**PROBLEM DESCRIPTION**
Would you return each entry exactly as written, omitting any pictures?

━━ RECORDS TO USE ━━

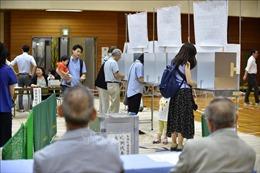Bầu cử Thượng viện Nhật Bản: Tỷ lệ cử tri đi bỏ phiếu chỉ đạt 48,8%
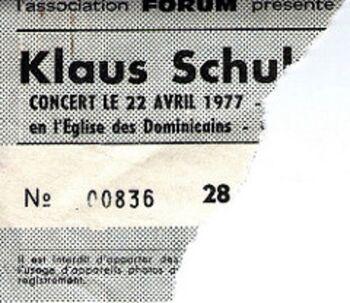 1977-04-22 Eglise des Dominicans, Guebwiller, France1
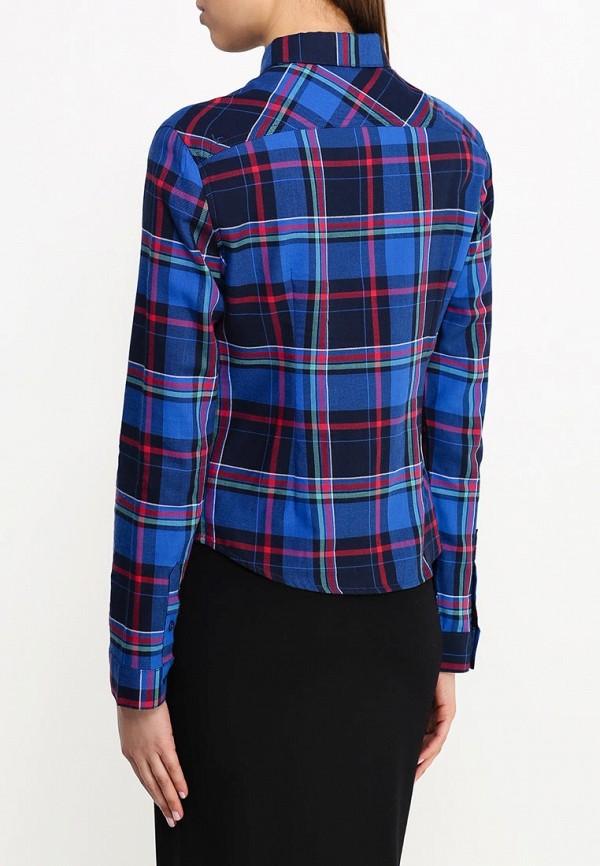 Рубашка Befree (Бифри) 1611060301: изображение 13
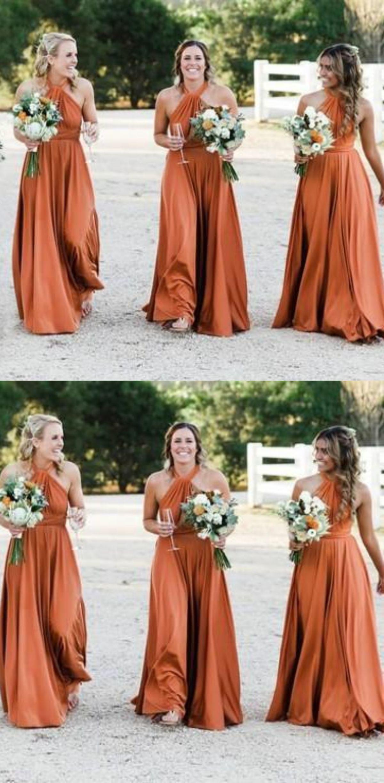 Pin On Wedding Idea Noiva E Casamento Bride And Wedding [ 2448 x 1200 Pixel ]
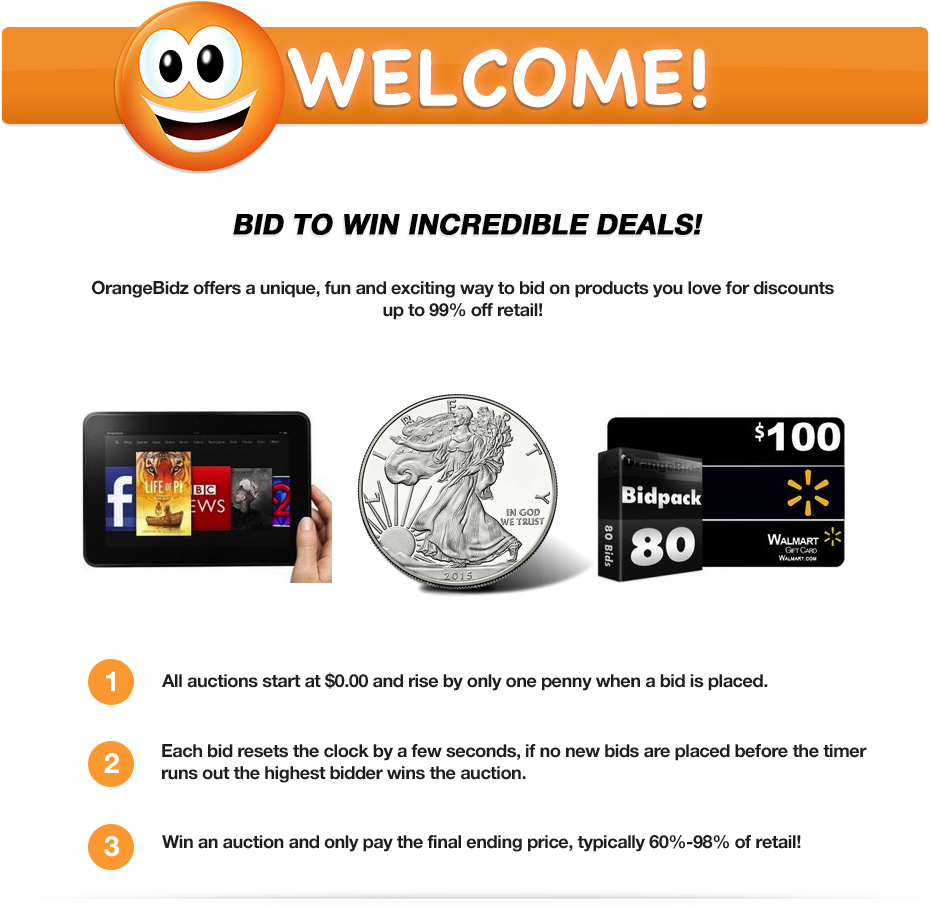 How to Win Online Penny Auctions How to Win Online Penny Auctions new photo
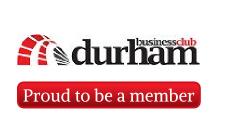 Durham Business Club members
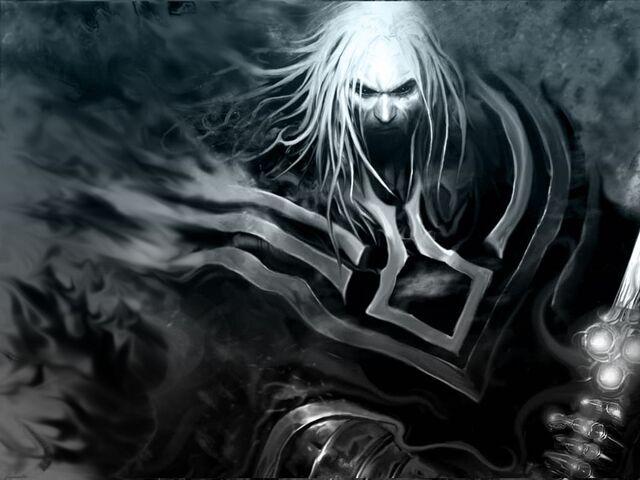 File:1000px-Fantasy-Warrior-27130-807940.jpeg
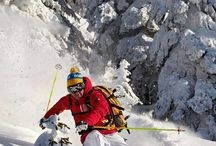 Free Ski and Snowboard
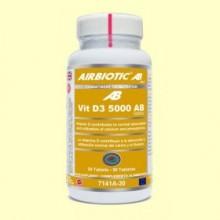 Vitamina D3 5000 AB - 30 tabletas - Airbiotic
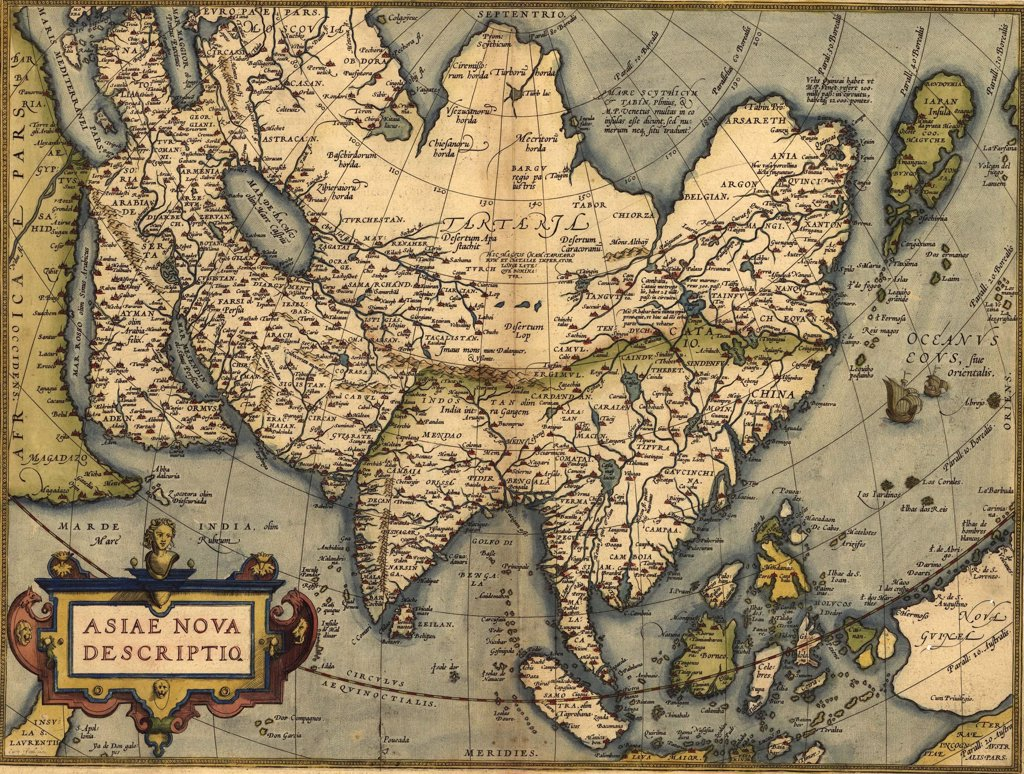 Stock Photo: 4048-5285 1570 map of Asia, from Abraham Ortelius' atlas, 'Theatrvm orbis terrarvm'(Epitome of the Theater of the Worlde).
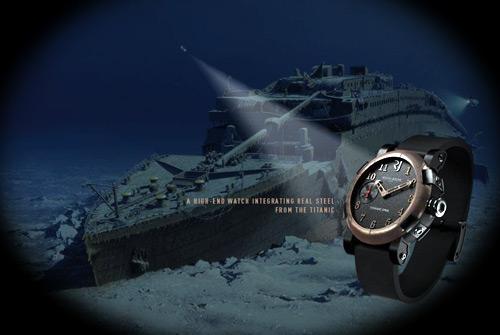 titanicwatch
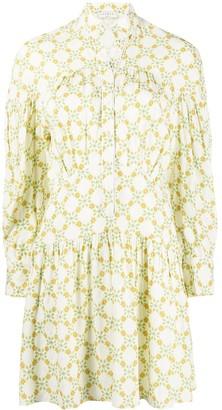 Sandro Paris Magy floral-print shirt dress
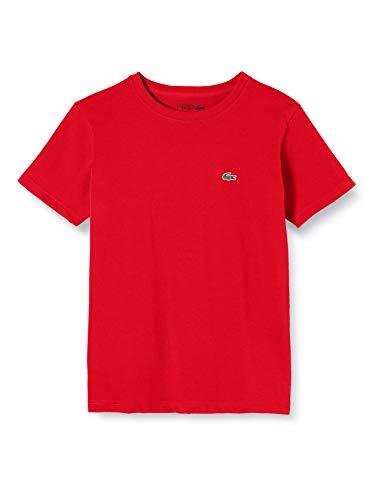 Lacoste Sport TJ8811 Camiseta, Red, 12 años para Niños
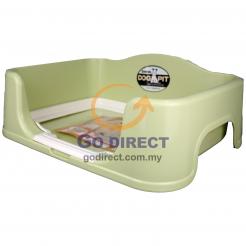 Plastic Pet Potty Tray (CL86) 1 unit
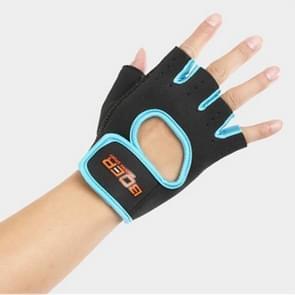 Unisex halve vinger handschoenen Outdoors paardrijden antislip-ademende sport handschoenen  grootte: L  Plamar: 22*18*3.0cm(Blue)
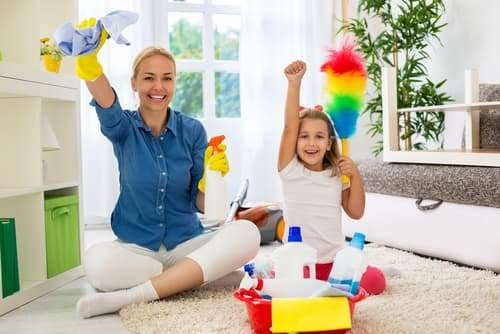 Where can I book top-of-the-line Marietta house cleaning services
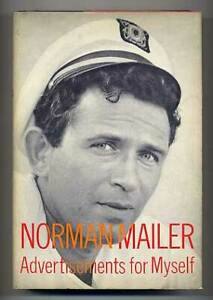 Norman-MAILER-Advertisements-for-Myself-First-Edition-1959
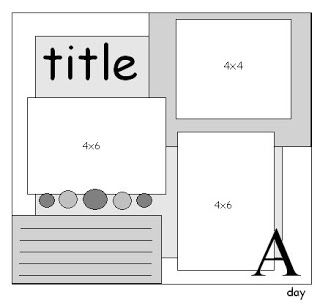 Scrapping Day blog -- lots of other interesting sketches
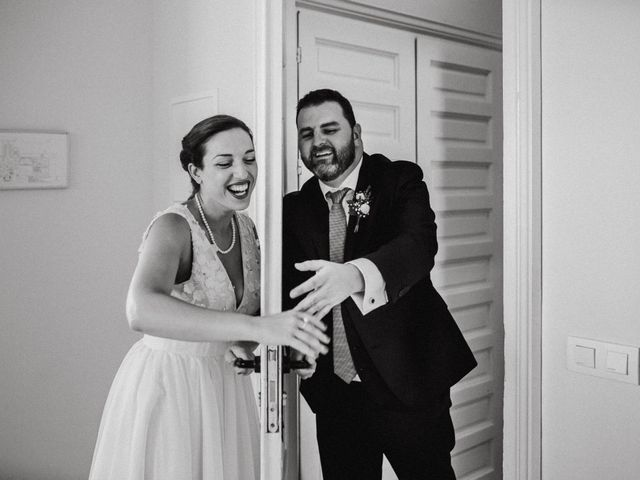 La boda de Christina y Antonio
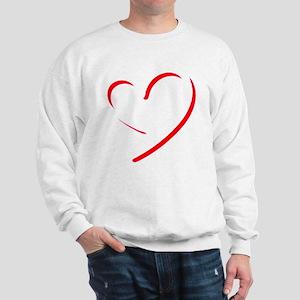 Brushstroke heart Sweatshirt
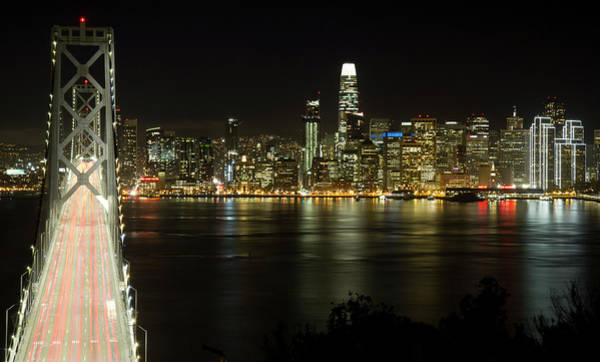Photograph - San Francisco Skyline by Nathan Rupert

━━━

**EXERCISE RESULT**
Bầu cử Thượng viện Nhật Bản: Tỷ lệ cử tri đi bỏ phiếu chỉ đạt 48,8%
 1977-04-22 Eglise des Dominicans, Guebwiller, France1
 Рубашка Befree (Бифри) 1611060301: изображение 13
 Pin On Wedding Idea Noiva E Casamento Bride And Wedding [ 2448 x 1200 Pixel ]
 How to Win Online Penny Auctions How to Win Online Penny Auctions new photo
 Durham Business Club members
 File:1000px-Fantasy-Warrior-27130-807940.jpeg
 Free Ski and Snowboard
 Vitamina D3 5000 AB - 30 tabletas - Airbiotic
 Stock Photo: 4048-5285 1570 map of Asia, from Abraham Ortelius' atlas, 'Theatrvm orbis terrarvm'(Epitome of the Theater of the Worlde).
 titanicwatch
 Sandro Paris Magy floral-print shirt dress
 Lacoste Sport TJ8811 Camiseta, Red, 12 años para Niños
 Plastic Pet Potty Tray (CL86) 1 unit
 Unisex halve vinger handschoenen Outdoors paardrijden antislip-ademende sport handschoenen  grootte: L  Plamar: 22*18*3.0cm(Blue)
 Where can I book top-of-the-line Marietta house cleaning services
 Norman-MAILER-Advertisements-for-Myself-First-Edition-1959
 Scrapping Day blog -- lots of other interesting sketches
 La boda de Christina y Antonio
 Brushstroke heart Sweatshirt
Photograph - San Francisco Skyline by Nathan Rupert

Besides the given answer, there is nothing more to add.